We ride the elevator in a peaceful silence, neither one of us needing to fill the space with empty words. It feels like we said everything we need to say tonight. There's no need to add to it right now. And she's right where I want her to be. We watch as the numbers tick past her floor, and continue on to mine. A little smile plays on the corner of her lips.

Opening my door to her tonight feels big, bigger than I ever imagined. Last night I was in such a fucking panic, that I just needed her with me. I wanted her safe and couldn't think past that.

Tonight though? I'm walking the woman I'm falling in love with into the home I hope she'll share with me one day. A home I want her to love.

I tug her big bag off her shoulder, and lower it to the floor just inside the door, then wave her into my space. "Get comfortable." She doesn't hesitate, toeing off her shoes and padding through the living room to the windows.

"Every apartment has such a great view," she murmurs. I stare at her bare feet, then down at my own shoes, then kick them off, suddenly conscious of how much disgusting crap must come in on the bottom of my shoes. I don't want her walking on filth of any kind.

I join her at the window, admiring the view of the lakeshore and lake. "Ransom wanted it to be nice for all of us. He laid out the apartments so we all have city and lake views. It's easy enough to do when there's only two apartments per floor.

She turns, and leans her back on the glass. "Two massive apartments. I mean the ones downstairs are huge too, but this? It's epic."

I slide my hand behind her back and gently nudge her away from the window. It's strong. She won't fall through. I get that intellectually, but my gut is screaming at me to get her to safety and I can't ignore it.

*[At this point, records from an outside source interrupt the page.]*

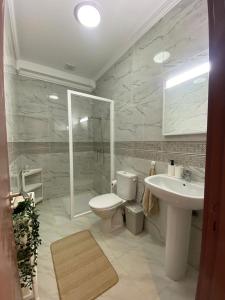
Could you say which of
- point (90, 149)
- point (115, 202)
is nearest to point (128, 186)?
point (115, 202)

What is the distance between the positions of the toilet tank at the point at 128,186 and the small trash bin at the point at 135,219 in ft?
0.51

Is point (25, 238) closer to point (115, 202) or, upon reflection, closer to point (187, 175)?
point (115, 202)

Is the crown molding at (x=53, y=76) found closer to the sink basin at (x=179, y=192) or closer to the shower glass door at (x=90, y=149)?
the shower glass door at (x=90, y=149)

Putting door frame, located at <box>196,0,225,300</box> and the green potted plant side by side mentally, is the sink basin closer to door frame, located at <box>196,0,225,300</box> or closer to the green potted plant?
door frame, located at <box>196,0,225,300</box>

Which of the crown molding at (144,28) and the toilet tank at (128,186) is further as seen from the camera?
the toilet tank at (128,186)

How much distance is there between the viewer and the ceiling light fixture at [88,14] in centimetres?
149

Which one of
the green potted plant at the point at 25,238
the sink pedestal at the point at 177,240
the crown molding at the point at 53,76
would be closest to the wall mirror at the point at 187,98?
the sink pedestal at the point at 177,240

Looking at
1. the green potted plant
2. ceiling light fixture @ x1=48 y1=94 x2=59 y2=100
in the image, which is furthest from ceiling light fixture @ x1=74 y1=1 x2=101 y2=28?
the green potted plant

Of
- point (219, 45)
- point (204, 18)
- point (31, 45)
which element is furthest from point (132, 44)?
point (219, 45)

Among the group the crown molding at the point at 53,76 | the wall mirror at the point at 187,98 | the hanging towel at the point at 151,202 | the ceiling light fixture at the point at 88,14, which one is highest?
the ceiling light fixture at the point at 88,14

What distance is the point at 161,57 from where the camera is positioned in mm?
1673

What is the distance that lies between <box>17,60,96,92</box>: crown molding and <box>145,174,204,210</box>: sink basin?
261cm

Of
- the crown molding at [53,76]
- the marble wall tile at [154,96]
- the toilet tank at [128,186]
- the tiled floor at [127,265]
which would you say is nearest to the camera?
the tiled floor at [127,265]

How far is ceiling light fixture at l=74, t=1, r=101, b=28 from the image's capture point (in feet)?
4.89
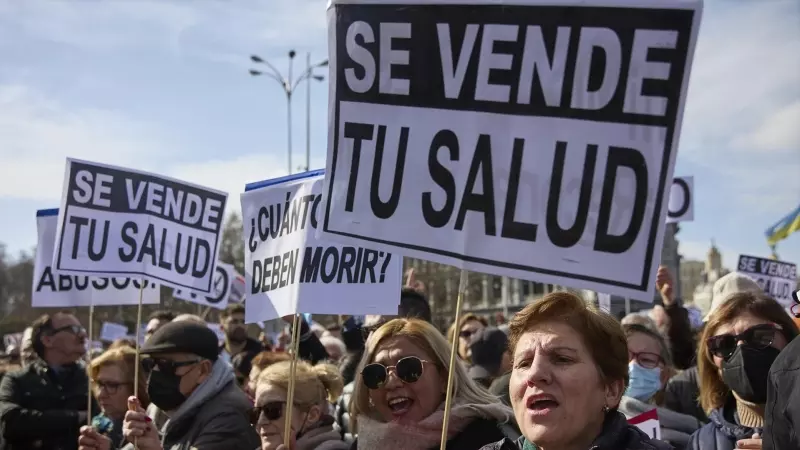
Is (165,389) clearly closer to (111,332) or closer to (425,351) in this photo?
(425,351)

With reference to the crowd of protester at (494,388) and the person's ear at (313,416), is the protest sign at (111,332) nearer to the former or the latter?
the crowd of protester at (494,388)

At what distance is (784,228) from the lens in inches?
477

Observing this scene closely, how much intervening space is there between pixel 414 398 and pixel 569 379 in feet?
4.18

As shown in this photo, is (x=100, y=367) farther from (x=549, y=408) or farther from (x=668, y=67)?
(x=668, y=67)

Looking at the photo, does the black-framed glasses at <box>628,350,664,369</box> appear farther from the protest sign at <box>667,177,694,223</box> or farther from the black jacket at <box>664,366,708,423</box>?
the protest sign at <box>667,177,694,223</box>

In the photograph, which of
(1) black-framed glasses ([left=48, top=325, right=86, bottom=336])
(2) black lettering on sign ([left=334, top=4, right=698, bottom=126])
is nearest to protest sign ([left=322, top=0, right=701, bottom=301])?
(2) black lettering on sign ([left=334, top=4, right=698, bottom=126])

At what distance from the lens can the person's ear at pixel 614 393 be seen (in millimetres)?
2688

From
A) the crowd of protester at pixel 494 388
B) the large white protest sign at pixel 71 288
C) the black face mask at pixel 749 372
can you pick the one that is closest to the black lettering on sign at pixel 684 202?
the crowd of protester at pixel 494 388

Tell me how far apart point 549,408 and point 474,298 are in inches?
3292

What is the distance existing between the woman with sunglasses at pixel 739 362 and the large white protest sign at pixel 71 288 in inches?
199

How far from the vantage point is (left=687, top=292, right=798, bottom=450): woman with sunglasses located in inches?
139

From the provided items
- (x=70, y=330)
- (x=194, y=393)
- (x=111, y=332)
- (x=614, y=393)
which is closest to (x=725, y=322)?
(x=614, y=393)

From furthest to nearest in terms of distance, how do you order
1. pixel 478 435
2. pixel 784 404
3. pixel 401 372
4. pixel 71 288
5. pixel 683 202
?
pixel 683 202 < pixel 71 288 < pixel 401 372 < pixel 478 435 < pixel 784 404

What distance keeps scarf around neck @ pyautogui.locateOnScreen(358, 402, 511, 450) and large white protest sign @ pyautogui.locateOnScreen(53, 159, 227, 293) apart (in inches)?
122
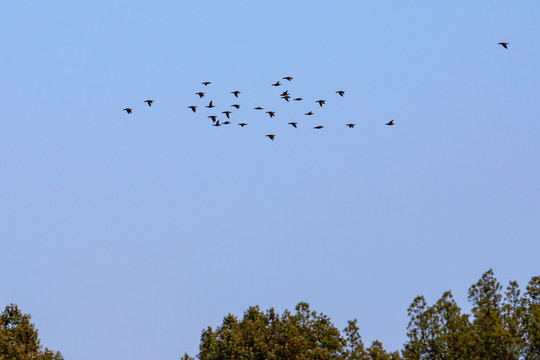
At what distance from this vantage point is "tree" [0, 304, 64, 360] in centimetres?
6831

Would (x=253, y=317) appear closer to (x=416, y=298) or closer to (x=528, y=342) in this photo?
(x=416, y=298)

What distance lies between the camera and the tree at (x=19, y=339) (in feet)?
224

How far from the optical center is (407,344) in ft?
188

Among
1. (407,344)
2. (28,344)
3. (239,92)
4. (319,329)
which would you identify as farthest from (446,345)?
(28,344)

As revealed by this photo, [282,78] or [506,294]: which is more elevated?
[282,78]

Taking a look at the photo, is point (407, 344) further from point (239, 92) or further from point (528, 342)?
point (239, 92)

She gives me a wry smile, and I get the feeling she knows exactly why I moved her. She wanders through the living room, running her fingers along the framed pictures on the shelves on either side of the fireplace, stopping on one.

I don't have to look to know which one. It's a picture of me and Abuelita a few weeks before my birthday. I'm sitting on her lap on the old brown couch she had. We're both beaming.

"She's beautiful, " she whispers, running her finger across the glass. "You two look so happy."

"We were."

She nods, head turning to look at me. "You were lucky to have each other. I'm sorry it got cut short, but I'm so glad you had as much time with her as you did."

So am I.

She carefully puts the framed picture back on the shelf, then wanders across the apartment. Her fingers dance along the wall outside my bedroom. She stops at the doorway, looking inside, her hands on either side of the doorframe. The pointer finger on her left hand taps the wood frame once, twice, three times, then she drops her hands, and steps inside. Her head and shoulders turn, her blonde hair veiling her face. "Are you coming to bed?"

I change into shorts in a daze. Any numbness or sense of peace about this is gone. Bree is going to be in my bed tonight, and I don't know how to handle it. I should act like this is normal, play it cool, but I don't think I have it in me.

"Nick."

Her voice is muffled through the door, but I still catch every word. They reverberate through me like electricity. "I didn't pack pajamas, and I really don't want to go downstairs, just in case Cara's at our place. Can I borrow a shirt? Maybe one of your baggier ones?"